Na década de 1960, a editora carioca que assumiu o lugar de principal casa dos autores brasileiros foi a Civilização Brasileira, de Ênio Silveira. Conectado às transformações políticas que vinham ocorrendo na América Latina e no mundo naquele período, o catálogo da editora traduzia livros fundamentais do pensamento crítico ocidental e, ao mesmo tempo, lançava diversos autores nacionais.
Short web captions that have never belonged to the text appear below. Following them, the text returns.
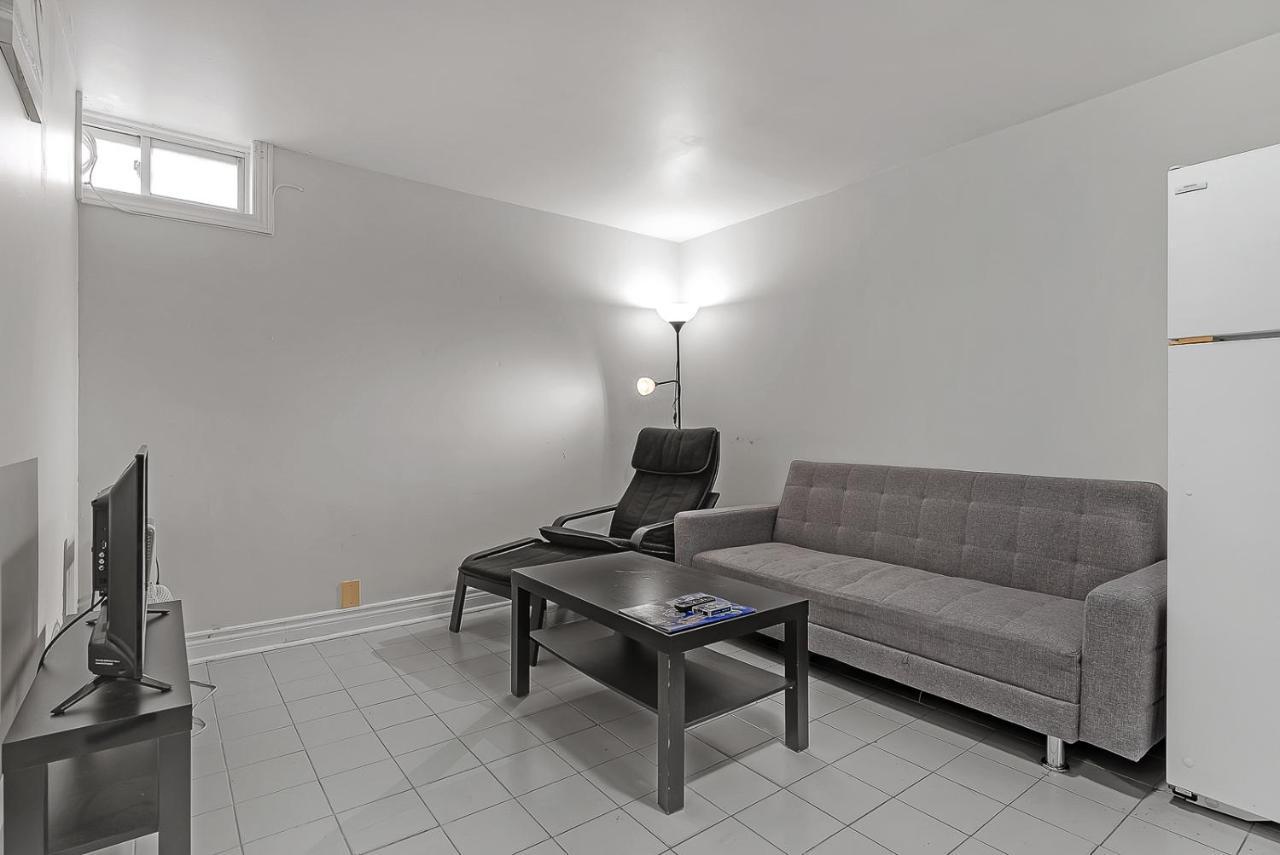 דירות Very Cozy & Comfortable In Downtown Toronto Great Value! מראה חיצוני תמונה
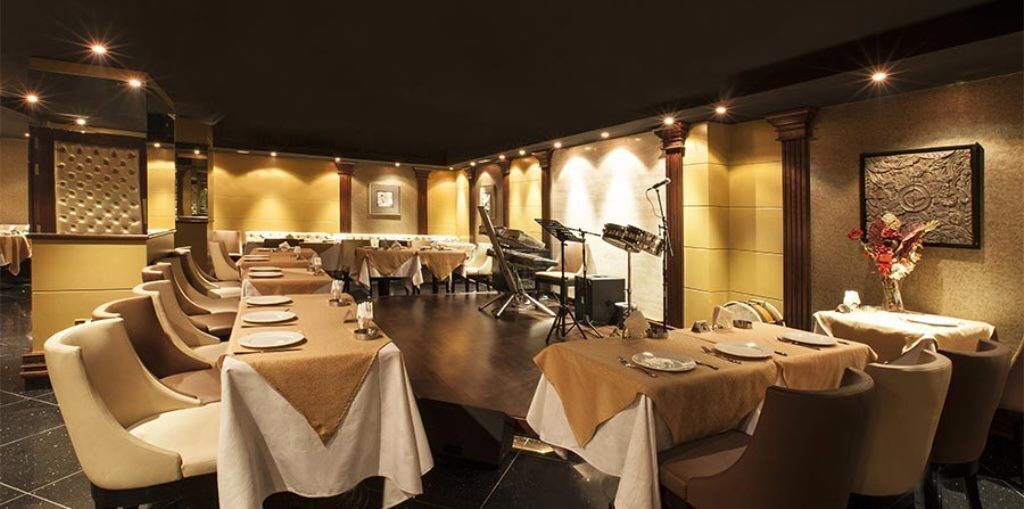 Al Sarab Hotel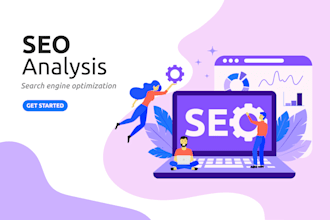 optimize your website SEO to boost rankings and drive traffic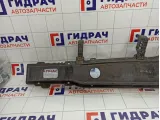 Усилитель заднего бампера Hyundai I30 (FD) 86631-2R000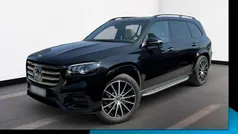 Gebraucht 2025 Mercedes GLS450 AMG SUV | 113.990 € (Superpreis)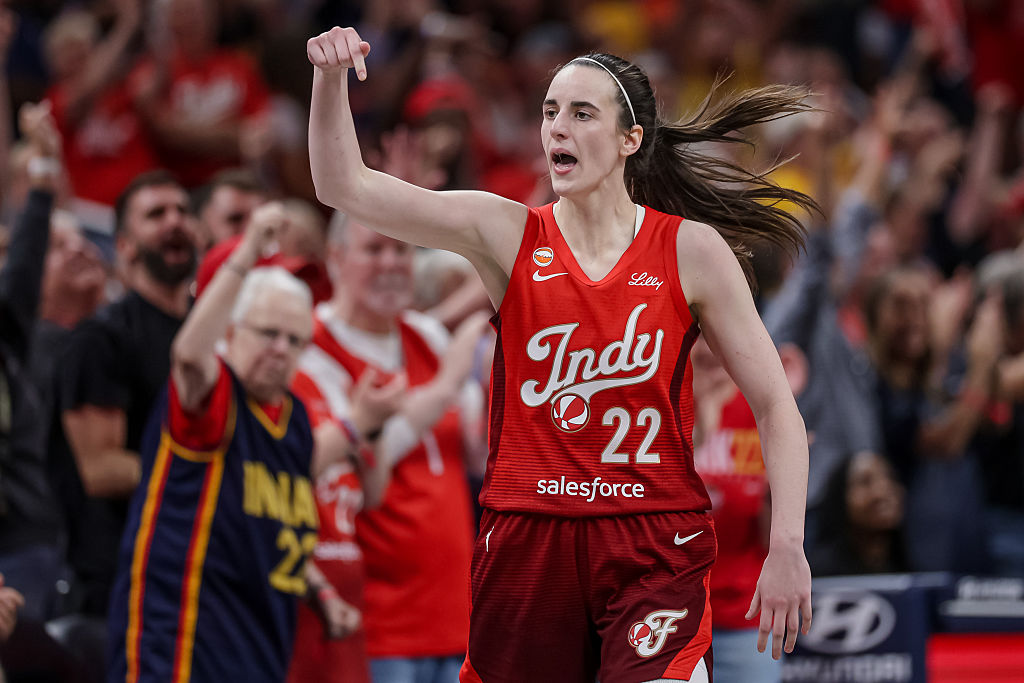 Seattle Storm v Indiana Fever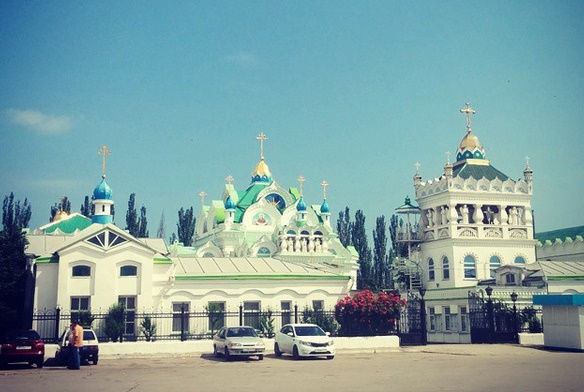 Феодосия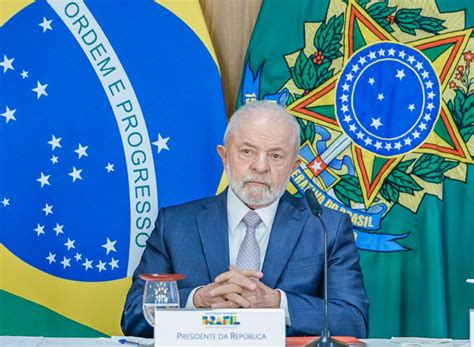 Lula Brasil ainda não reconhece Maduro como presidente eleito da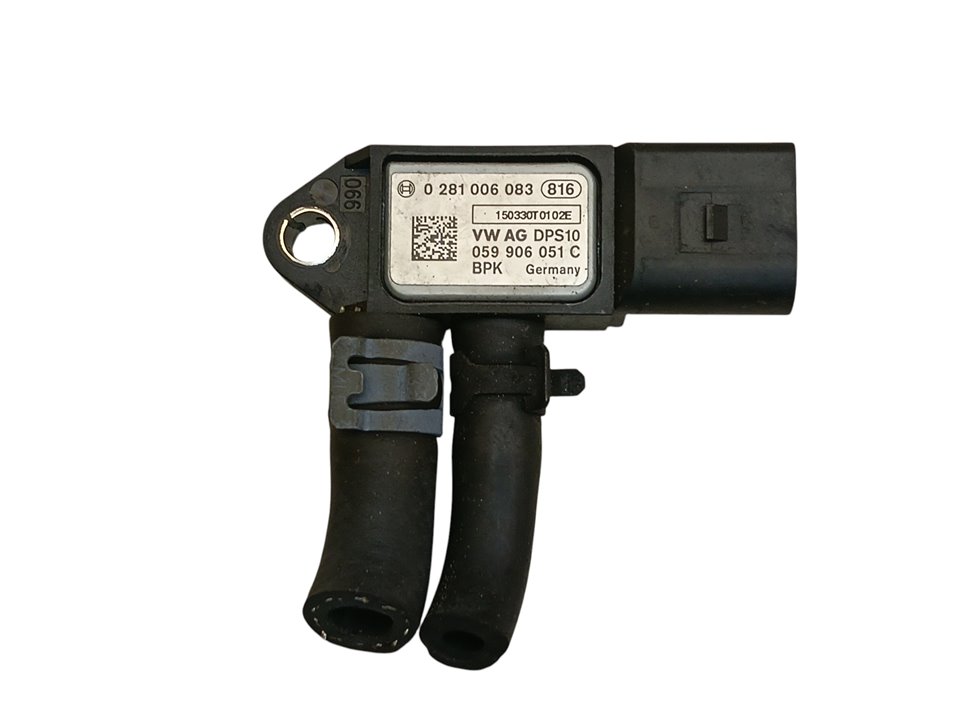 Sensor SEAT Ibiza SC (6J1)
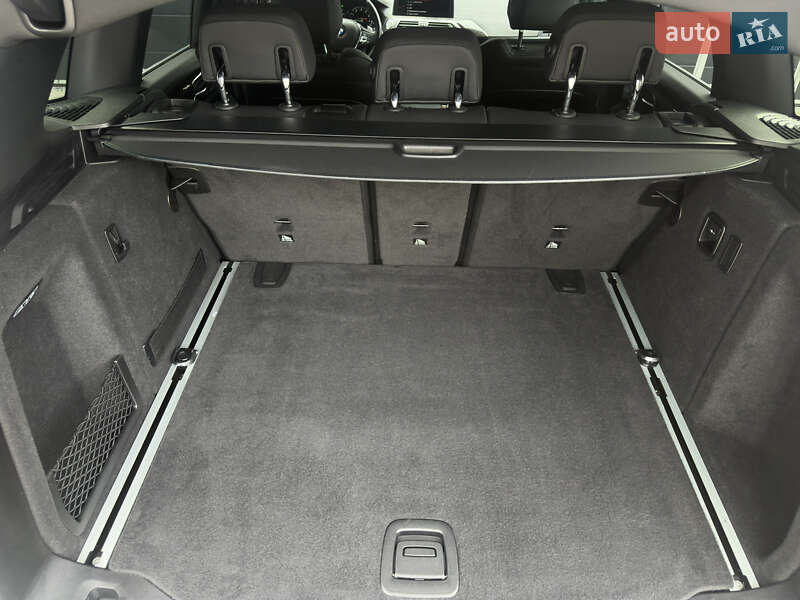 Внедорожник / Кроссовер BMW X3 2017 в Мукачево фото 40 Внедорожник / Кроссовер BMW X3 2017 в Мукачево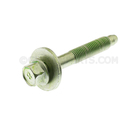 GA2A2889X - : Suspension Cross-Member Bolt for Mazda: MX-6, Protege, Protege5 Image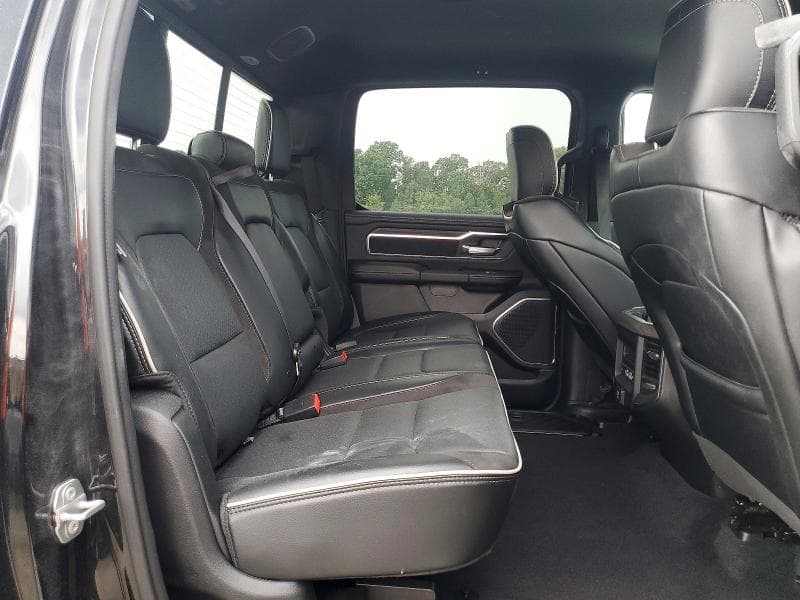 2026 RAM 1500 LARAMIE 10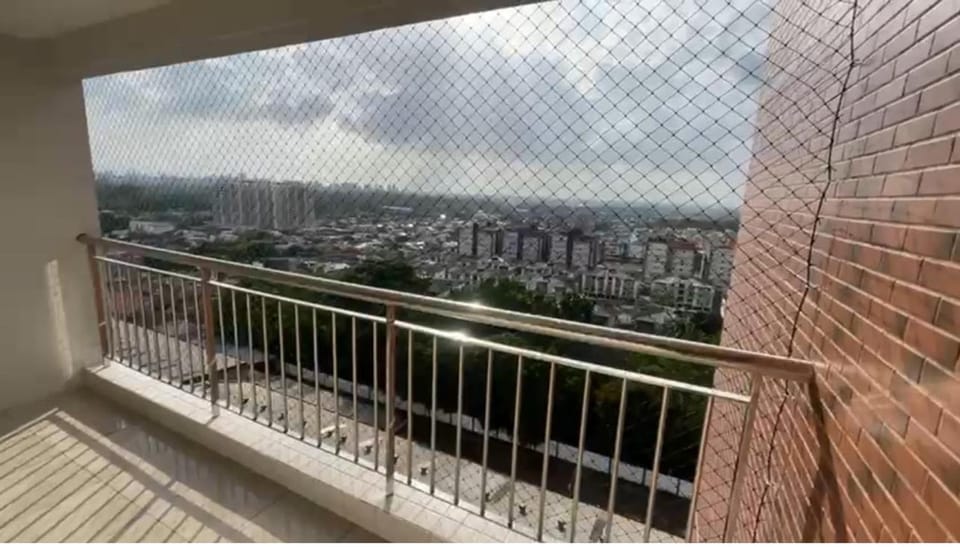 Apartamento COP 30 ótima localização Apartment in Belém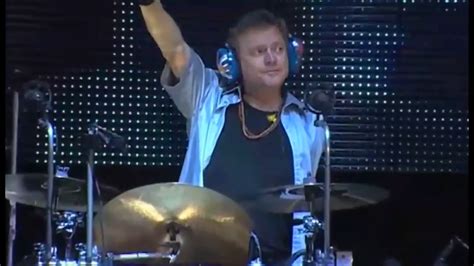 Def Leppard drummer Rick Allen speaks publicly since his attack outside Fort Lauderdale hotel in March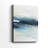 Waves II -Gallery Wrapped Cavas-1045068559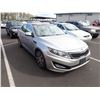 Image 2 : 2011 Kia Optima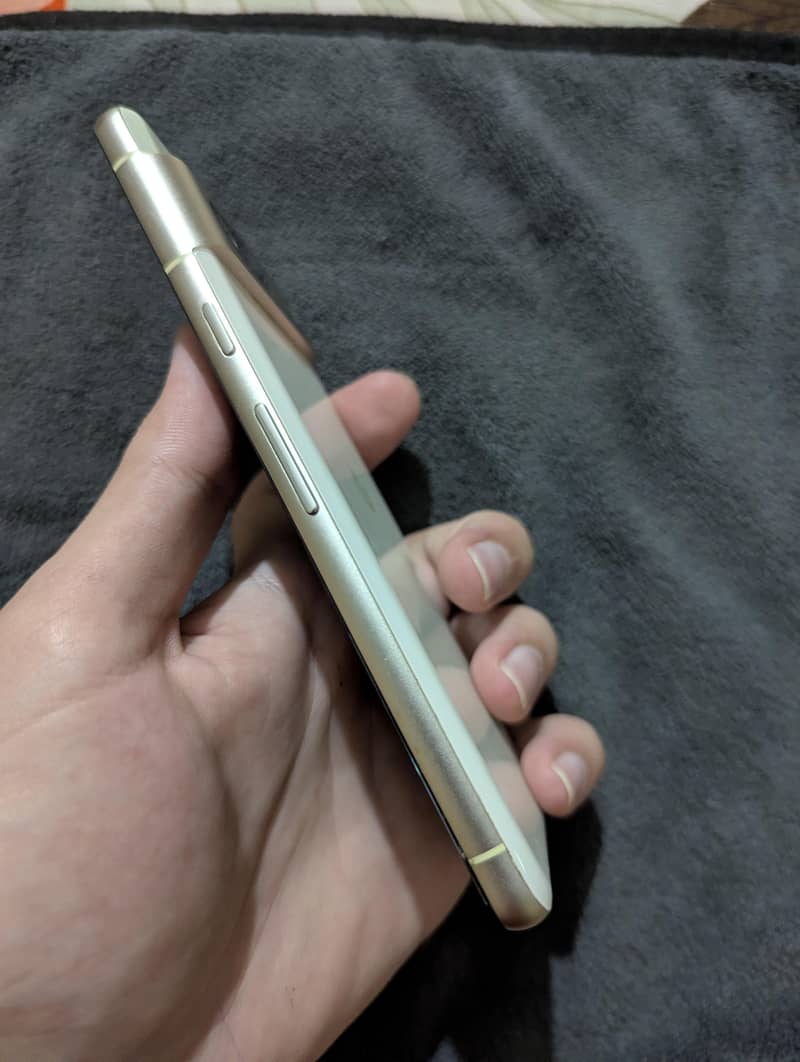 Google Pixel 7 | Panel Damaged 2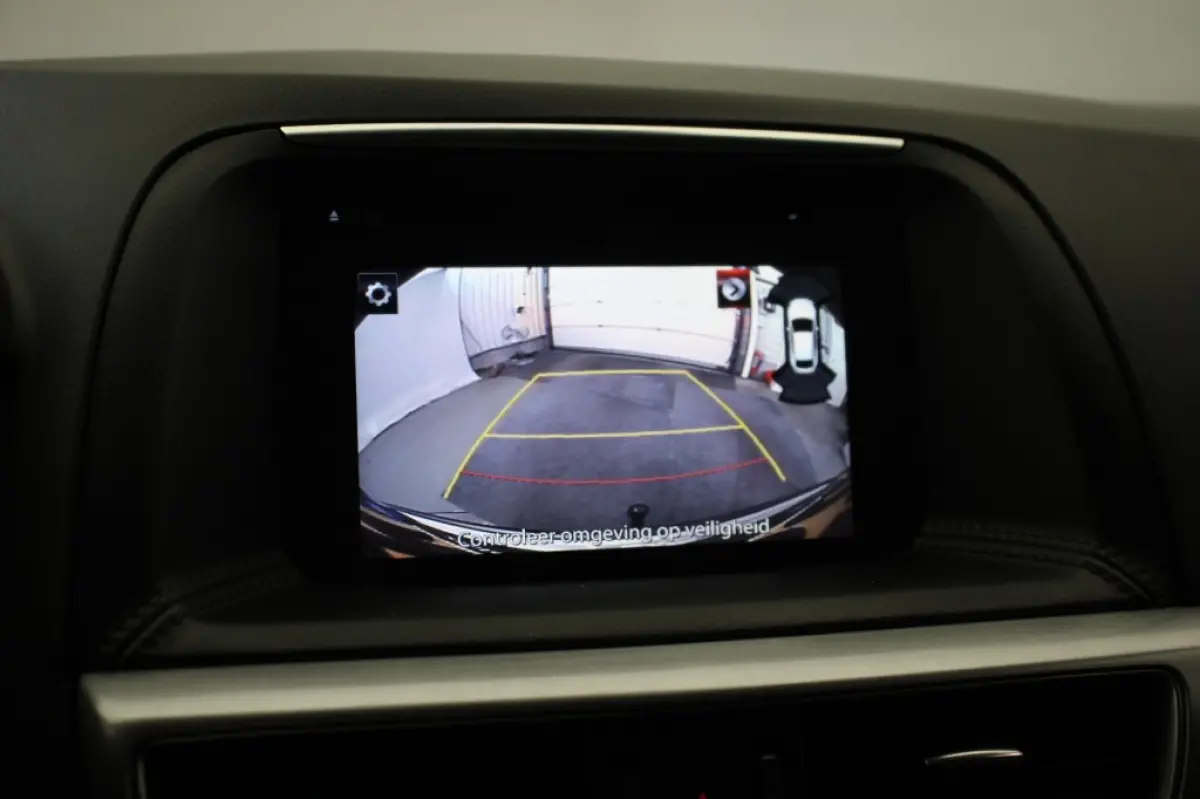 2.0 SkyActiv-G 165 GT-M Line 2WD - Navi, Camera, Memory, Bose, Stoelverw. Trekhaak
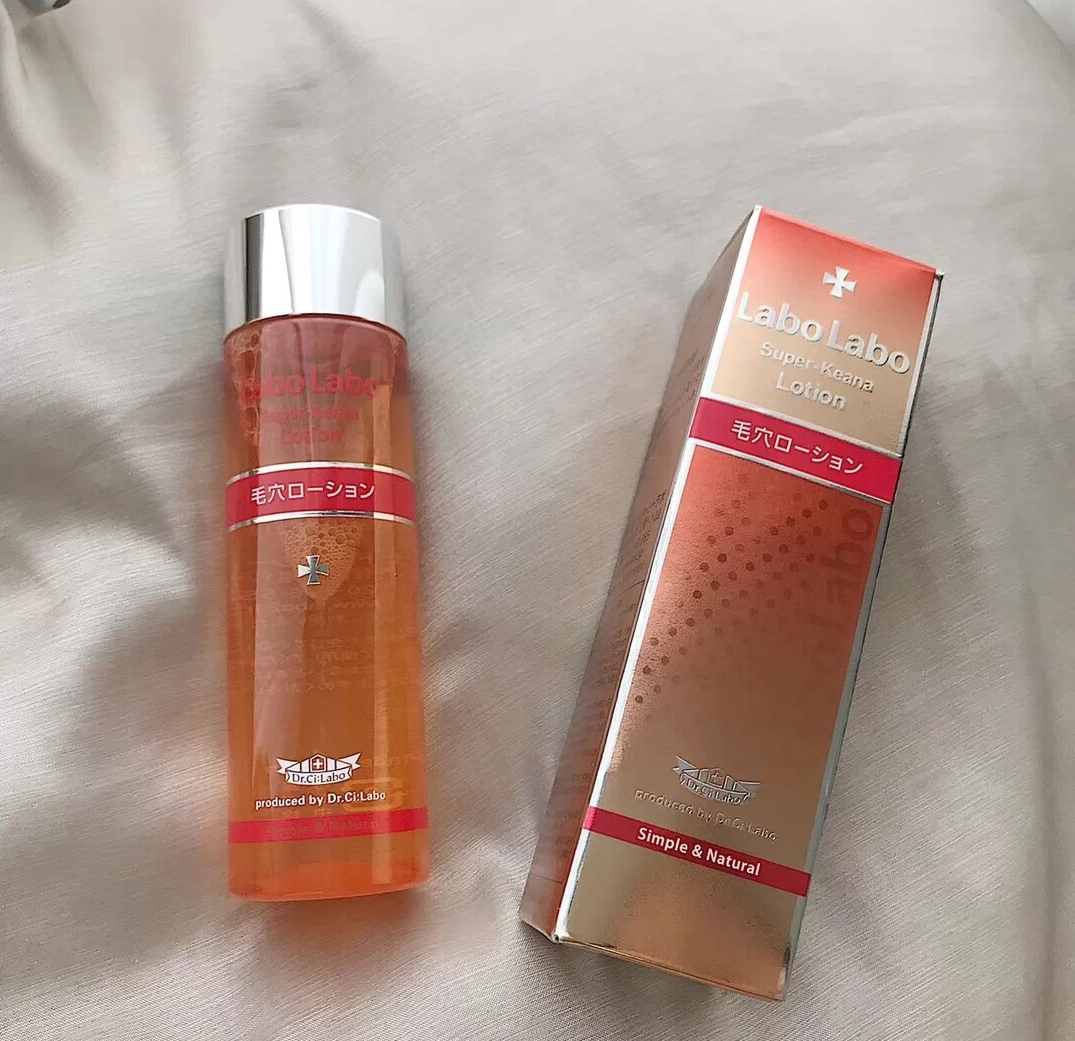 兰蔻粉水与紫苏水哪个好,薏仁水最新款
Outra editora carioca de grande importância nesse período foi a Zahar, fundada em 1956, pelos irmãos Lucien, Ernesto e Jorge Zahar. Há ainda as experiências locais, como a Editora Sabiá, criada em 1966 e dirigida pelos amigos e escritores Rubem Braga e Fernando Sabino. Antes, ela se chamava Editora do Autor, mas um problema com o sócio Walter Costa fez os dois escritores abrirem com novo nome.
Na década de 1970, as casas editoriais não mudaram muito, mas novas livrarias se tornaram referência na cidade. Uma foi a Leonardo da Vinci, inaugurada em 1952, vendendo apenas títulos em francês. Ao começar a comercializar também títulos nacionais durante a década seguinte, a livraria, então localizada no subsolo do edifício Marquês do Herval, na avenida Rio Branco, se tornou ponto obrigatório de leitores.
Outra livraria que deixou marcada sua história nessa época de sufocos políticos foi a Muro. Localizada também em um subsolo – porém de um edifício na praça General Osório, em Ipanema – a livraria de Rui Campos foi inaugurada em 1975 e abrigou uma série de lançamentos de livros e eventos ligados à geração de poetas chamada geração marginal e grupos como Nuvem Cigana. Posteriormente, os mesmos proprietários abriram a livraria Dazibao e, nos anos seguintes, a Livraria da Travessa.
No século XXI, as transformações tecnológicas ligadas à impressão e edição de livros, ampliou o número de editoras independentes que fazem trabalhos importantes, como a Dantes, cujos trabalhos se iniciaram com um sebo no Leblon; a Sete Letras, que também é uma livraria e foi responsável pela renovação da cena poética carioca dos anos 2000; e a Folha Seca, localizada no centro da cidade e especializada em história e cultura do Rio de Janeiro.